I also don’t make a habit of checking a photographer’s background. I know, I know. I’m on record as saying that the identity of the photographer matters. But it’s not a race thing I’m talking about. All I’m interested in is whether the photographer is an insider or an outsider with regard to the subject matter being depicted.
And besides, given how I interpreted the challenge, I was moving away from subject matter which implied a specific background and into conceptual items where I truly don’t care who the photographer is.
In any case, I’ve gone back and thought about it a bit more and picked two non-white photographers who I’m familiar with but who don’t seem to be part of the larger photographic discussion. Neither made my top-five list but they’re both doing work which is relevant moving forward.
Kip Fulbeck
Fine. Sort of non-white. Fulbeck is responsible for the Hapa Project and for the book Mixed Kids.* He plays with the concept of race itself and looks towards our racially mixed and ambiguous future. I don’t find the individual portraits to be that noteworthy by themselves. But taken as a group, the projects are very noteworthy and manage to tread the fine line between how mixed-race people tend to take pride in forging their unique identity while feeling somewhat isolated and not part of any specific ethnic group.
*The first artbook in my three-year-old son’s collection.
We* all have our different stories of passing for various things but not necessarily feeling 100% part of any of them. So it’s nice to have company and see how other people are doing the same thing.
*I’m Japanese, Chinese, German, and Irish. My sons are all that plus Mexican.

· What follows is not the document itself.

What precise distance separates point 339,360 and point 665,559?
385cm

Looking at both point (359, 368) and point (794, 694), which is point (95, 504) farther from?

The projects, while nice for us, are also doing a great job at questioning what race is and, more importantly, what race will be. We’re all citizens of the world. In the 21st century, more and more of us will look like citizens of the world too.
Binh Danh
This appears to be a very local choice. I’ve seen his work all over locally but never beyond that. And I’ve yet to see anyone play with the photographic process the way Danh has with his leaf prints. The concept is interesting enough that it could appear to be a gimmick. But he uses the right leaves and right images and is able to evoke a sense of history and loss and memory about Vietnam and the Vietnam War which makes his work quite powerful.
He’s moved on to taking daguerreotypes and developing them in his van—resulting in images which we’re not used to seeing as daguerreotypes since they’re recorded in the field. I’ve seen a resurgence in tintypes and mobile tintype studios. Daguerreotypes up the ante though. Again, this could be a gimmick but Danh knows what he’s doing. The high reflectivity of a new daguerreotype is not something we’re used to. So he takes photos and presents them knowing and intending that the viewers will see themselves as they view the pieces. The resulting photos are a combination of something old and something very new—making us rethink what we’re seeing.